Spent today giving my AI a report card.
Not literally. But close.
The Problem With "Good Enough"
When you generate hundreds of storyboard panels, you develop a dangerous habit: glancing at each one and thinking "yeah, that works."
It doesn't work. Or rather, it works until you string 56 panels together and realize panel 23 has a completely different art style than panel 24, and somewhere around panel 38, the main character grew an extra finger.
AI doesn't have standards. You have to give it standards.
The QA System
Built a proper quality assurance pipeline for AI-generated assets. Two parts: automated validation and human review checklists.
The automated stuff catches the obvious problems. Wrong aspect ratio? Rejected. File corrupted? Gone. Missing from the expected sequence? Flagged.
The human review is where it gets interesting. Each storyboard panel now gets scored on five dimensions:
- Style consistency - Does it match the rest of the act?
- Character recognition - Can you tell who's who?
- Action clarity - Is the story beat readable?
- Composition - Does the frame work visually?
- Technical quality - Line work, detail, rendering
Scale of 1-5. Simple. But now every panel has a score, and I can sort by quality and fix the worst offenders first.
What I Found
Ran the first 30 panels of Act 1 through the system. Average score: 4.69 out of 5. Sounds great.
But one panel scored 2.0. A TV static shot that made no sense in context. Another couple panels were too busy to read clearly.
Without the scoring system, I would have scrolled past them. Now they're on a fix list.
The portal sequence scored 5.0 across all four panels. Scene 2 exteriors hit 4.93. The rough early sketches from Scene 1 dragged the average down.
Patterns emerge when you measure things.
Act 2 Storyboards Continue
Still regenerating Act 2 in sketch style. This takes longer than you'd think. Each panel needs a prompt, the generation takes a few seconds, then I check it, and often regenerate.

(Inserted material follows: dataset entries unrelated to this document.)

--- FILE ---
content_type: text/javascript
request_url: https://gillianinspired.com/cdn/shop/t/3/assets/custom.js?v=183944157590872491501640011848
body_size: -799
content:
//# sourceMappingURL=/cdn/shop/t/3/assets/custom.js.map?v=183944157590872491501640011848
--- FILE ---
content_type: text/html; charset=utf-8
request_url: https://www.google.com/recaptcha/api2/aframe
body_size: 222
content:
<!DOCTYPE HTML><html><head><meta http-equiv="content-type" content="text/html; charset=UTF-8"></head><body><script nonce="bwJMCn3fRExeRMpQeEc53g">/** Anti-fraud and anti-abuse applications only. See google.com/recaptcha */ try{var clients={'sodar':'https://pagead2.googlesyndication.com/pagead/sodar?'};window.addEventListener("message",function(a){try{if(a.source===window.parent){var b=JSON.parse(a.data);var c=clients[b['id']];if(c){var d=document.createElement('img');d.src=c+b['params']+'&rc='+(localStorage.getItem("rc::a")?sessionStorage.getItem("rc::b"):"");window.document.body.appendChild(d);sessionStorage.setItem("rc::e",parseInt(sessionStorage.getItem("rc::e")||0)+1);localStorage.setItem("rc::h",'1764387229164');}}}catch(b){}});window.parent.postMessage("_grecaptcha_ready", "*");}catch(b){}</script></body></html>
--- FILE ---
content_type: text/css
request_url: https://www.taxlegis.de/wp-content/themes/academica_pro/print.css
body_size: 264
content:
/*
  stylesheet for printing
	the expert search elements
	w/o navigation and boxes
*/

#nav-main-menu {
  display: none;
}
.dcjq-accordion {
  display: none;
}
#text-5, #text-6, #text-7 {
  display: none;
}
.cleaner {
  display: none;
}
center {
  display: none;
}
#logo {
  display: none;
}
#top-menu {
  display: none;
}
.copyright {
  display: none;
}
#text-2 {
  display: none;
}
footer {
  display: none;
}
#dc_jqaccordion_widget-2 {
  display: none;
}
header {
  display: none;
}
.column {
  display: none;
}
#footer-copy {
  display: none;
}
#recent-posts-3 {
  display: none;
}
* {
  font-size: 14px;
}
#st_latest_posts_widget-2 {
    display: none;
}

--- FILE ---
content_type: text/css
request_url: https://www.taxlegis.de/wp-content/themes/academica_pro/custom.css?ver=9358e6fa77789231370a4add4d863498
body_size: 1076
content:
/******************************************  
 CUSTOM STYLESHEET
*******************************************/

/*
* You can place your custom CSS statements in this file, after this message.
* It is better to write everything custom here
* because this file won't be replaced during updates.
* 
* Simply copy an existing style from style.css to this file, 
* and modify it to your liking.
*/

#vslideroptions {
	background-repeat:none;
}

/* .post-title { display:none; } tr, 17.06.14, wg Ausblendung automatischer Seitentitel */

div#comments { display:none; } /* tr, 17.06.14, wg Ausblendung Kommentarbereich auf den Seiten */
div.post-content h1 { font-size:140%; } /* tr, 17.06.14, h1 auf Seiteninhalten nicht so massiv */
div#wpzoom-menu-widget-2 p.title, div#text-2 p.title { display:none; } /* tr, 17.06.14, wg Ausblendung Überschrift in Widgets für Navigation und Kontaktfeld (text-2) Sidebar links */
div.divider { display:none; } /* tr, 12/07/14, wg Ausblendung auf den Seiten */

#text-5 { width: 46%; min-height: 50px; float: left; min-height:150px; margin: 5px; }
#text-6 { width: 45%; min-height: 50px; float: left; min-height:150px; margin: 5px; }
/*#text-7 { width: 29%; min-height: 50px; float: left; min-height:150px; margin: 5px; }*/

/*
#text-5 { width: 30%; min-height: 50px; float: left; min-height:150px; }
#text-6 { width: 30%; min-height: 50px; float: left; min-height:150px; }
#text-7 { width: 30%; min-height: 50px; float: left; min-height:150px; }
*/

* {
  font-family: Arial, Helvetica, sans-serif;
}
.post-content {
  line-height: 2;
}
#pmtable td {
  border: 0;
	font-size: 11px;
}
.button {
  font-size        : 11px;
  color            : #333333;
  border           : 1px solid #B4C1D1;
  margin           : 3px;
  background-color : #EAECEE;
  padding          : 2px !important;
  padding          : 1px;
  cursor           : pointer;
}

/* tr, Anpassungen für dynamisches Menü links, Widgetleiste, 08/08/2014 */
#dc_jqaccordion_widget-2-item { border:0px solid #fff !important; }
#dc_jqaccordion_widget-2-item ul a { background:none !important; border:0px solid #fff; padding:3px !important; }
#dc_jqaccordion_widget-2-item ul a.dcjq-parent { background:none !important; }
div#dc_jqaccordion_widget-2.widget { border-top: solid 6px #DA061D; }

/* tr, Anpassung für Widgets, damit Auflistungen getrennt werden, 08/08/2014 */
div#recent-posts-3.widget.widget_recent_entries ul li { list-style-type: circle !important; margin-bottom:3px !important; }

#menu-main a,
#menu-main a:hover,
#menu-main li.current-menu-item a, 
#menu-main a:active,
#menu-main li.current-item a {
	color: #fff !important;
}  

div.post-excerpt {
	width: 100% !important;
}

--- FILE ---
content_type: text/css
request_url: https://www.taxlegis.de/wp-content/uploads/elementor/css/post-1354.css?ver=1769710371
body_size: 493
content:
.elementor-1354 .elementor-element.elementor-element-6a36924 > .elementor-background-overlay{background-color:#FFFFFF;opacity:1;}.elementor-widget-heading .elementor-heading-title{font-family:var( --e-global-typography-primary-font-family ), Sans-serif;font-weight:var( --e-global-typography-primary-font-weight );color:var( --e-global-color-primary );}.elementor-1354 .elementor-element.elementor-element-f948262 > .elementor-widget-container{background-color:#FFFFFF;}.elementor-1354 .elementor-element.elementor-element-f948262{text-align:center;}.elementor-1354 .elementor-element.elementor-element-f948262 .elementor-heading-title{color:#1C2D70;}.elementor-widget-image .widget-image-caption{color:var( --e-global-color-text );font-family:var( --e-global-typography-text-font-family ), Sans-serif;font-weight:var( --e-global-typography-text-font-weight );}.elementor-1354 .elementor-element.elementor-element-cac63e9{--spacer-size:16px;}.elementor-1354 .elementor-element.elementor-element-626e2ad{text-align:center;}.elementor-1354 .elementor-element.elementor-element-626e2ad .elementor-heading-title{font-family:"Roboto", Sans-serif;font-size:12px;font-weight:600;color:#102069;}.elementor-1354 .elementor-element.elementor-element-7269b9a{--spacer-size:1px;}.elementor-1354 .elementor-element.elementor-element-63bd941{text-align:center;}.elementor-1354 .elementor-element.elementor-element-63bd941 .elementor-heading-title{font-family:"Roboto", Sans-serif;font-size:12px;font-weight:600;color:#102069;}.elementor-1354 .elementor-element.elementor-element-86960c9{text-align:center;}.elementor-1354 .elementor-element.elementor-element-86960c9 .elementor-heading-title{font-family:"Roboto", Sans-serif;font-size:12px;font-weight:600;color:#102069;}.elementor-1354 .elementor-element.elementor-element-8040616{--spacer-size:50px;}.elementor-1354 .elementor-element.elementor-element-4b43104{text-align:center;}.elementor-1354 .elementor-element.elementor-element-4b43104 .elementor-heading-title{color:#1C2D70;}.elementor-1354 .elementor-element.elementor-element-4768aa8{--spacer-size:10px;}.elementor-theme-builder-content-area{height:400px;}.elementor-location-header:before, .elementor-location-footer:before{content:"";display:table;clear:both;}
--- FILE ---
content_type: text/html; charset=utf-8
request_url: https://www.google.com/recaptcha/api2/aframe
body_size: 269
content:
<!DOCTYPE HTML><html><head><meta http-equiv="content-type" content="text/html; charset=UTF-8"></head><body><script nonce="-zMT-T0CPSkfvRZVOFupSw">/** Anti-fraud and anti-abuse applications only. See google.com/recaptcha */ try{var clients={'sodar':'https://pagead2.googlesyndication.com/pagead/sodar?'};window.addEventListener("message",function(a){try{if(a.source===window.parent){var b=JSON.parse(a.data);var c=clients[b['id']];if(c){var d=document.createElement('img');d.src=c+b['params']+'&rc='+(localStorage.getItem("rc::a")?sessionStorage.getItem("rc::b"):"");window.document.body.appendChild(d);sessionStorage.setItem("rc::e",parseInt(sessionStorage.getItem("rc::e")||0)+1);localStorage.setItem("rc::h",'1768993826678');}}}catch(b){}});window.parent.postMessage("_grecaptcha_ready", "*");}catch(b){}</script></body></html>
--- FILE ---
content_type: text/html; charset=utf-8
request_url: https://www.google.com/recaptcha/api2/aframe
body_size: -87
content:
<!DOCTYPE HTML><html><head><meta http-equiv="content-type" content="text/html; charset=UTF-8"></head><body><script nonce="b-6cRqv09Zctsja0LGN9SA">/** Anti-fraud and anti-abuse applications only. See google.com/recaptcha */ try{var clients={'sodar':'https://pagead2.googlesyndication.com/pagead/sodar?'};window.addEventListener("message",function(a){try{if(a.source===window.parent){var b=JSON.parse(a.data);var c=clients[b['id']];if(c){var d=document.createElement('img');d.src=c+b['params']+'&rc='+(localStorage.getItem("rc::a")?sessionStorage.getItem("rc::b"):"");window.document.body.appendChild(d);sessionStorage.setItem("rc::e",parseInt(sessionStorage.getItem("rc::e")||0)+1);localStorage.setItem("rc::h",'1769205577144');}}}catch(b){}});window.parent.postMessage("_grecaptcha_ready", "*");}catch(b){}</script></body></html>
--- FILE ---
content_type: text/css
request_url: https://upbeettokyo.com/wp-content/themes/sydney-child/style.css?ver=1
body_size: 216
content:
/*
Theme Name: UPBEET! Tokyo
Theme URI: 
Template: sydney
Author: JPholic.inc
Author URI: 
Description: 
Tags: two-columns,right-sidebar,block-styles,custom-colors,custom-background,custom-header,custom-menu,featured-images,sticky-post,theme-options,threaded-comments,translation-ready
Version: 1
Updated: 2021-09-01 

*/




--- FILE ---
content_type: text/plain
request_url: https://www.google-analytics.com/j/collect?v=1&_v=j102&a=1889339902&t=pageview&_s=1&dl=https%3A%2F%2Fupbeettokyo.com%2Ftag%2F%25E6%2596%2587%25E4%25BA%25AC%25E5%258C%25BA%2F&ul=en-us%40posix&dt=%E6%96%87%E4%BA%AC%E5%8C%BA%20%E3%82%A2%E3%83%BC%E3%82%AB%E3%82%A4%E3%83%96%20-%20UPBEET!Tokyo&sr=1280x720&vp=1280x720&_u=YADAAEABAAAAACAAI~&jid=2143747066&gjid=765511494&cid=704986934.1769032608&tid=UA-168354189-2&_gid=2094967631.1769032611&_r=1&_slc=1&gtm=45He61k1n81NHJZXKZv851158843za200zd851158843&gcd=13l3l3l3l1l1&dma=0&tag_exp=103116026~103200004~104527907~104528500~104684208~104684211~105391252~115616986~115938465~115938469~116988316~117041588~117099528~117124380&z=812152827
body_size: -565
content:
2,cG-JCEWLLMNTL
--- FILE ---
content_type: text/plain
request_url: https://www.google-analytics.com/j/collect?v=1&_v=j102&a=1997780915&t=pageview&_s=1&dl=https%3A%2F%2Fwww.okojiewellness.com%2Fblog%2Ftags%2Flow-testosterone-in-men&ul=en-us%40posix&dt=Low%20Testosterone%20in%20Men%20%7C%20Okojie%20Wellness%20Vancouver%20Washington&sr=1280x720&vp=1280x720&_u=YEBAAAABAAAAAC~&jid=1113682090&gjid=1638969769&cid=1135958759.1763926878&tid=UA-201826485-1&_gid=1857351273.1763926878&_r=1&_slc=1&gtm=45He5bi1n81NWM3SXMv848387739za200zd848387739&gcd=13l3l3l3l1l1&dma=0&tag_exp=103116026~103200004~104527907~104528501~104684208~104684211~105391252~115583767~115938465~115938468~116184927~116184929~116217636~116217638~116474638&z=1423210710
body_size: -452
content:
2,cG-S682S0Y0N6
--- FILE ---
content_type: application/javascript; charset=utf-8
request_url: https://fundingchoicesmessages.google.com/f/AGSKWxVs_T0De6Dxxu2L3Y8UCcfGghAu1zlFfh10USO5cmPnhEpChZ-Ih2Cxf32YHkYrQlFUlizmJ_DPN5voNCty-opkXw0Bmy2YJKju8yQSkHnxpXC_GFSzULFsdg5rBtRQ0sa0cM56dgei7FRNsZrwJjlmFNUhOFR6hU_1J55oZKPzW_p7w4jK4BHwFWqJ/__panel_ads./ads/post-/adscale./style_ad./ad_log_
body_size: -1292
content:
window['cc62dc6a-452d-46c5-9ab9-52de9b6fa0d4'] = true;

The new QA system helps here too. I'm not just eyeballing anymore. Each panel gets the same scrutiny.
Infrastructure Pain
Also spent time fixing the remote task queue. Not glamorous work. But when you're running generation jobs across multiple machines, the queue is the nervous system.
It was dropping tasks. Now it doesn't.
Sometimes the most important work is the most boring to describe.
Honest Reflection
Here's what I'm learning: AI makes creation faster, but it doesn't make quality control faster. If anything, you need more QA because you can generate more stuff.
The bottleneck isn't generation anymore. It's taste. It's standards. It's having clear criteria for what "good" means.
That's why I built the scoring system. Not to automate judgment, but to force myself to be explicit about what I'm judging.
What does a 5 look like? What does a 3 mean? If I can't articulate that, I don't actually know what I want.
Tomorrow
More Act 2 panels. More QA reviews. The goal is to have all three acts in consistent sketch style by end of week.
Then we can actually see if the story flows.